Khosrowshahi was listed as one of the “Highest Rated CEOs” by Glassdoor this year, coming in at 39th, and Expedia was picked as the 16th best place to work in 2016 by the website. And while women only held one-third of the company’s leadership positions in 2016, according to the company’s diversity report, they made up 51 percent of the workforce, and were paid equally to men.

“While we compare well with many of our technology peers, we have a long way to go in bringing more female representation into leadership roles,” he wrote in the report. “We need to attract, hire, engage and promote talent of all kinds all around the world, and we believe that by enriching the diversity of our work force across all dimensions, including gender, we achieve the most enriched outcomes.”

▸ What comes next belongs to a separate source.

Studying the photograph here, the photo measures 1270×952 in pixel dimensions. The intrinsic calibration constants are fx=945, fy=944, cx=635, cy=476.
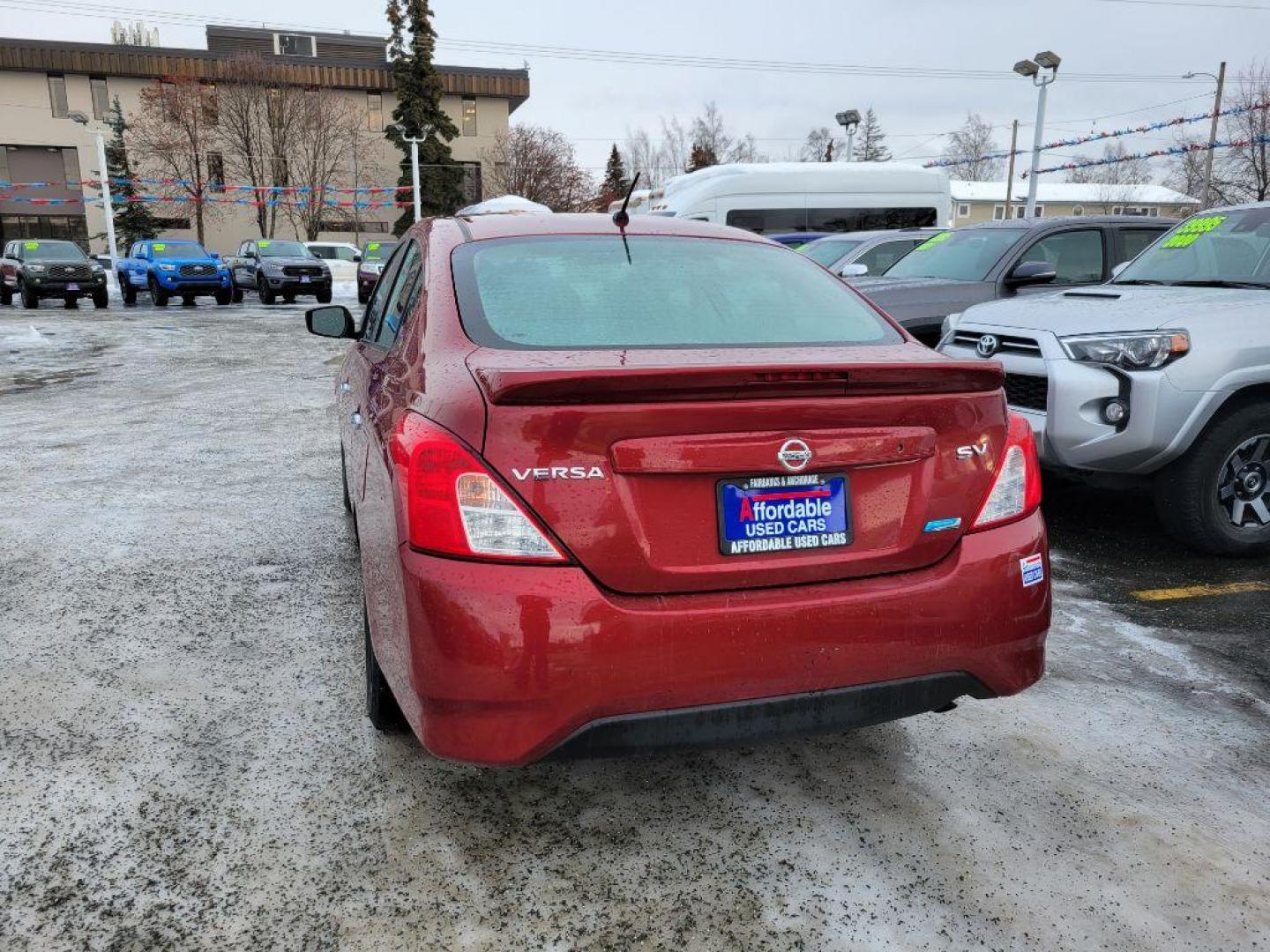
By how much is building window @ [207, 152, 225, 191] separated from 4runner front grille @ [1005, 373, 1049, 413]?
47.8m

All of this contrasts greatly to the frat house-style “Uber values” that Kalanick asked his employees to adhere to, like “always be hustlin’,” or the time he outlined sex rules for a company party in Las Vegas.

“It’s certainly encouraging that the company seems to be bringing in someone who has a track record, or at least has said that these issues and values are important to them,” says Maya Raghu, the director of workplace equality at the National Women’s Law Center.

“It’s even better if they have taken steps to actually implement changes to increase diversity, not just within the workforce with regard to employees, but with regard to leadership as well,” she adds.

While it may seem like an uphill battle to heal Uber’s workplace, Raghu thinks the next steps are clear. “Given that there was such a toxic workplace culture at Uber before, which was very closely tied to the founder and leader, I think it’s incredibly important for [Dara] to immediately establish things like sexual harassment and discrimination won’t be tolerated, and to introduce some written policies to make that clear,” she says. Khosrowshahi should also “make it clear that there are consequences for that kind of behavior, and people will be held accountable, because that doesn’t seem to have been the case before.”

For guidance, Khosrowshahi can look to the report that Holder’s investigation released back in June, Raghu says. “It would behoove the incoming CEO to review those recommendations and think seriously about adopting and implementing many of them, and to send a message to Uber’s employees, and to its clients, and to the general public, [that] they’re taking these issues seriously,” she argues.

It’s also important that Khosrowshahi bring in leadership that will work with him on those issues. “That kind of culture change, it has to happen from the top,” she says.

The good news is Khosrowshahi will have about as much free rein in naming his own executives as an incoming CEO could hope for. Uber currently has no CFO, CMO, or COO. It’s also missing a number of senior vice presidents. Being able to fill those spots with fresh candidates from diverse backgrounds is a great opportunity, Raghu explains. “Culture change takes a long time. Nothing’s going to change overnight,” she says. “But there are certainly steps that they can take very soon to start that process.”


Another small credit to Khosrowshahi’s reputation: Expedia was named to the list of “Best Places to Work for LBGT Equality” by the Human Rights Campaign Foundation this year.

But so was Uber. And while neither Uber nor Kalanick have won any “best of” awards from Glassdoor, the company’s overall rating is higher than Expedia’s.

That illustrates another problem Khosrowshahi faces as he takes on the task of fixing Uber’s corrosive culture. Creating a workplace that is inclusive, fair, and successful in the eyes of Silicon Valley is a challenge, especially because it’s easy to create the image that you’re pulling it off.

Kalanick abandoned that facade early on, and met his end as CEO because he put growth and success on a blindingly different priority level than the company’s culture. It’s now up to Khosrowshahi to rebalance that scale in the middle of this storm.

“I mean, the expectations are pretty low, given what the company’s been through. Anything he does, it seems to me, that’s positive, then more power to him,” Tobias says. “They just seem to be on this downward spiral, and if he can break that in any way that, then that would be valuable.”

And if Khosrowshahi does? “It could set a new standard in the tech industry,” Raghu says. “We can only hope.”